Este año, el Día Internacional de las Ferias nos permite a todas las personas que formamos parte del sector celebrarlo con la esperanza de haber comenzado a ver la luz al final del túnel, y de estar empezando a recuperar la importancia de nuestra actividad para el crecimiento y la recuperación de los territorios de los que formamos parte.

Según datos proporcionados recientemente por la AFE (Asociación de Ferias Españolas), el sector mantuvo cerca del 37% de los certámenes programados inicialmente, en un ejercicio caracterizado por las restricciones sociosanitarias y de movilidad. Las ferias que se realizaron fueron mayoritariamente profesionales (54%).

El escenario al que nos enfrentamos en 2021 evoluciona favorablemente para la actividad ferial. La vacunación de la población marcha a buen ritmo y comienza a generar la confianza necesaria para que los expositores y los visitantes regresen a los recintos feriales.

Nosotros en Ficoba acabamos de tener la experiencia de Caravantur y la respuesta tanto de los expositores como de los visitantes ha sido muy buena.

La última encuesta realizada por la AFE confirma que una amplia mayoría de sus miembros, entre los que se encuentra Ficoba, coinciden en señalar que el sector ferial se recuperará de forma significativa en 2022, tras unos meses de reactivación gradual especialmente intensos en el segundo semestre del año en curso.

Pero a mi me gustaría poner el foco en otro aspecto de la encuesta que destaca el alto grado de consenso sobre la revalorización de los eventos ‘cara a cara’ tras la experiencia generada por la pandemia. Lo cierto es que en 2021 el 63% de las ferias se celebrarán en formato exclusivamente presencial, el 13% en formato híbrido y el 5% en digital, mientras el 19% han tenido que ser aplazadas o canceladas.

Los eventos digitales que posibilita la tecnología han sido la herramienta a la que nos hemos agarrado durante los meses más intensos de la pandemia para garantizar la continuidad de una parte de nuestra actividad.

La tecnología ha tenido su momento, pero también nos ha mostrado sus límites. El verdadero valor de nuestro sector, aunque se apoye en los medios tecnológicos para ampliar su alcance o mejorar su calidad, lo constituye el potencial de las relaciones presenciales, el ‘cara a cara’, sigue siendo la mejor herramienta de marketing.

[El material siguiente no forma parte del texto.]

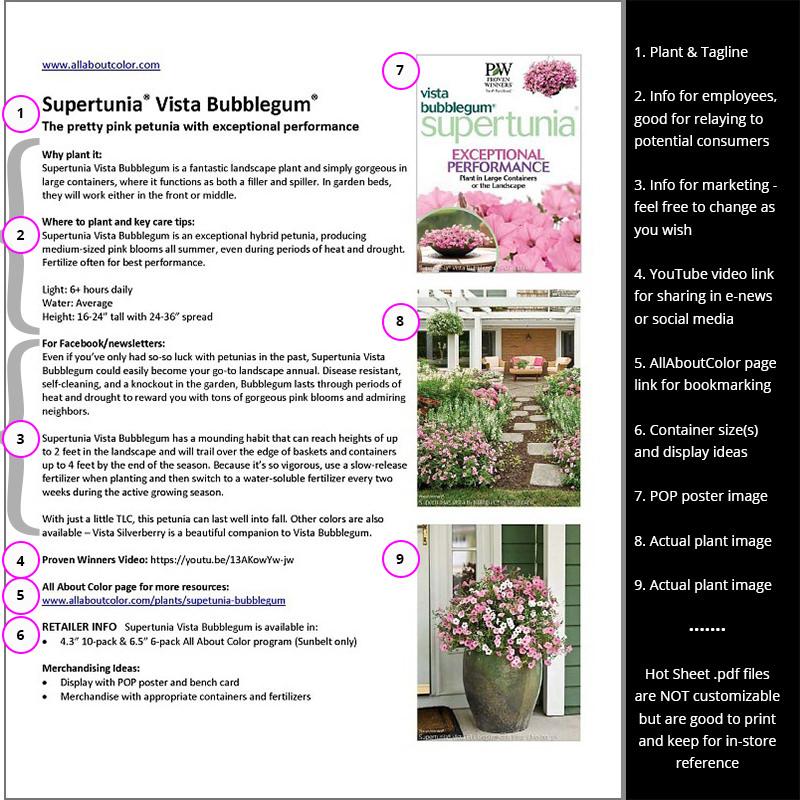 Hot Sheet .pdf info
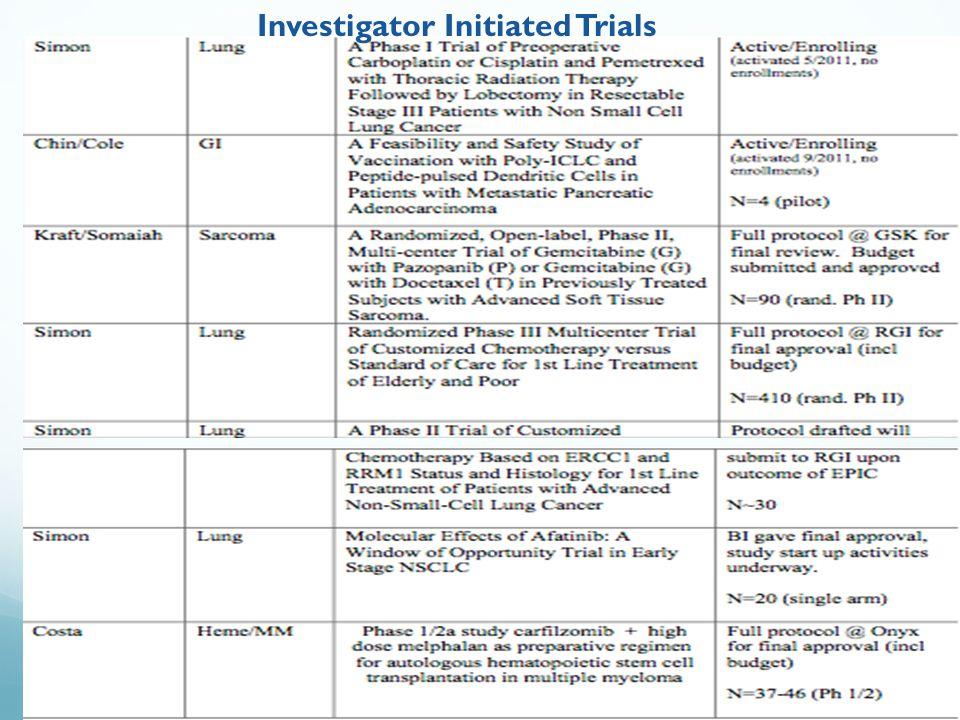 15 Investigator Initiated Trials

Esta afirmación en boca de un responsable de un recinto ferial puede que no tenga mucho valor. Quizás tengan más repercusión las opiniones de muchos altos responsables de las grandes empresas tecnológicas mundiales, que están iniciando un regreso progresivo a las oficinas físicas.

Parece que somos animales de costumbres y, sobre todo, animales sociales, que damos lo mejor de nosotros cuando interactuamos de forma presencial con nuestros semejantes.

Todo ello nos lleva a pensar que la recuperación de la actividad ferial, del turismo de negocios y de los eventos en general está cada vez más cerca, siempre a expensas de la incertidumbre generada por una pandemia que todavía está entre nosotros.

El contexto para revitalizar la actividad va tomando forma, pero llevar a la práctica esa recuperación requiere además condiciones específicas en cada recinto ferial para pegarse a la realidad económica, social y cultural del territorio en el que opera, convertirse en un elemento de su cadena de valor y en un generador de oportunidades para las organizaciones de su entorno de influencia.

Todos los datos apuntan a que serán las ferias regionales las que primero salgan de la crisis, ya que no se ven tan condicionadas por las restricciones de movilidad que afectan a los certámenes internacionales. Una buena noticia para el Recinto Ferial de Gipuzkoa que en unos meses retomará su influencia como un agente dinamizador del territorio.

Para nosotros, para nuestra industria, vuelve la actividad con más argumentos y fuerzas renovadas. Para todos nosotros, vuelve lo importante, lo presencial, lo vivido, lo antropológico y eficaz. Vuelven las reuniones y eventos donde las personas interactúan y colaboran ‘cara a cara’.